In a study published in the international journal Environmental Research Communications byAir Pollution Institute of the National Research Council (CNR-IIA), it is observed that the weather-climatic variations play a primary role in the influence of migratory flows from the African belt of the Sahel to Italy. The researchers focused on the period 1995-2009, preceding the Arab springs and the Syrian crisis, thus excluding recent conflicts and better highlighting possible climatic effects.

“In this context, it is interesting to evaluate quantitatively the influence of climate change on migration from the African belt of Sahel to Italy, which account for about 90% of the entrances to our territory from the Mediterranean route ", he claims Antonello Pasini, researcher at Cnr-Iia and author of the study, carried out in collaboration with Stephen Amendola, PhD student in physics at the University of Roma Tre. “Specifically, we used a simple linear model and another more sophisticated artificial intelligence model, a neural network system recently developed by our group, capable of highlighting non-gradual changes and effects of exceeding certain thresholds in the meteo-climatic variables. With the neural network model we were able to explain virtually the 80% of variability in migratory currents towards Italy, taking into account the weather-climatic data only, by direct cause and by influence on the amount of annual harvests ".

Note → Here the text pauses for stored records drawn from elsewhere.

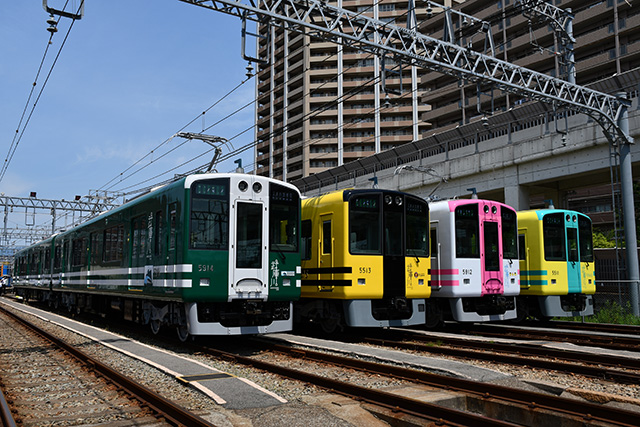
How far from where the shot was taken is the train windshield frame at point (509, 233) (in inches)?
569

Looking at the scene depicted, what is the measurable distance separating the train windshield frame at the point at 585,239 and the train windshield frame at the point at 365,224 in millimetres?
6878

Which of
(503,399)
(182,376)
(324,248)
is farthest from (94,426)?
(324,248)

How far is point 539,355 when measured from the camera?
9898mm

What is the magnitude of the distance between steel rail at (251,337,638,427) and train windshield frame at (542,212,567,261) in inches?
329

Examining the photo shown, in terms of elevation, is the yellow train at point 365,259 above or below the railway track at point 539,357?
above

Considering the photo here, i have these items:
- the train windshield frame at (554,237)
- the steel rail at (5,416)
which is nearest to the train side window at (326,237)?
the train windshield frame at (554,237)

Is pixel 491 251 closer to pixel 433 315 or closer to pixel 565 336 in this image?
pixel 433 315

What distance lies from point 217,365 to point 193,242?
2215 millimetres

Agriculture therefore represents a link between climate change and migration. “Poor harvests and possible famines, in conjunction with heat waves during the growing season, they amplify the migratory phenomenon”, Explains Pasini.
Il dominant factor that induced these migrations, however, seems to be the temperature, so much so as to suggest that exceeding a threshold of thermal tolerance, both human and animal, may have a primary role in the variations of migratory flows. “Today we know that African countries are very close to these thresholds. Our modeling results obviously represent only a first step towards larger studies, which may see collaboration with social scientists for a more complete evaluation of all the factors influencing migration ”, concludes the researcher. "Despite this, I believe that even now the evidence presented in this study must be seriously taken into consideration by the world of politics, so that even in Africa double winning strategies are adopted, such as the recovery of degraded and desertified land, which can lead to mitigating warming global and, at the same time, to create situations that prevent the sad phenomenon of forced migration ".